Ruta del Vino en Chubut: un gran potencial
Por sus condiciones climáticas, la provincia Chubut marca el límite más sureño del cultivo de la vid en nuestro país. Sus terroirs extremos son muy prometedores y abren una nueva extensiones de los caminos argentinos del vino.
Al igual que Mendoza, Salta, La Rioja, Córdoba y otras zonas de producción de vinos en la Argentina, Chubut tiene sus propios terroirs y etiquetas y generó un incipiente circuito temático en torno a sus bodegas, relevado por Caminos del Vino.
La provincia patagónica tiene una brevísima pero muy interesante historia vitivinícola, con un futuro prometedor. Es la región productora más austral del mundo -junto con la de Otago en Nueva Zelanda- y la más nueva de la Argentina. Se estima que se plantaron unas 200 hectáreas de vides entre 2010 y 2020.
La producción chubutense se despliega por toda la provincia desde la costa este. Atraviesa la zona central y llega hasta los valles cordilleranos. Las cepas que mejor se adaptan al clima extremo de la región son las que tienen ciclos cortos como el Pinot Noir y el Chardonnay. También se cultivan Merlot y Malbec, aunque en menor medida.
La producción chubutense se realiza a pequeña escala, en parcelas de chacras. La gran amplitud térmica, el clima frío y los vientos colaboran con la sanidad de las uvas y favorecen una maduración con una acidez natural que aporta mucha frescura y equilibrio a los vinos. A ello se le suma la gran diversidad de suelos y las distintas alturas sobre el nivel del mar, que se traducen en una enorme gama de estilos. La incipiente producción debe, sin embargo, enfrentar varios desafíos.
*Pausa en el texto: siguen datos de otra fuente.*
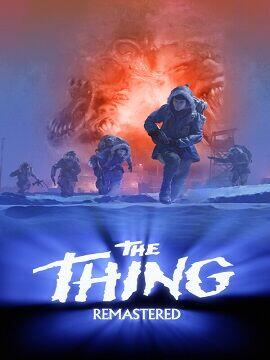 The Thing: Remastered Steam CD Key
Algunos son naturales como las heladas y otros son factores humanos como la falta de infraestructuras.
El viñedo chubutense tiene en la actualidad más pros que contras para cautivar a consumidores y críticos internacionales. Los viajeros de paso por la provincia pueden visitar bodegas en Gaiman (Bardas al Sur, que produce el Malbec más austral del país), Bahía Bustamante (donde se plantaron cepas de Pinot Noir y Semillón a pasos de la playa), Sarmiento, Paso del Sapo (donde funciona la bodega Rincón de los Leones), Gualjaina (Cielos de Gualjaina), Trevelin (Viñas Nant y Fall y Sendero Lodge) y la Comarca Andina. En esta última región, muy desarrollada turísticamente en torno a las localidades de El Hoyo y Lago Puelo, funcionan Patagonian Wines (la pionera de la viticultura chubutense, que produce entre otros un espumante rosado) y la bodega artesanal Hansen – Becerra.
El enólogo Matías Michelini comenta que “Chubut tiene una impronta de carácter del lugar que es impresionante; sus vinos reflejan frescura, nervio y tienen una intensidad que no es golosa, sino profunda. Los enólogos, viticultores e ingenieros agrónomos deben creer en Chubut como un gran lugar para hacer vinos”.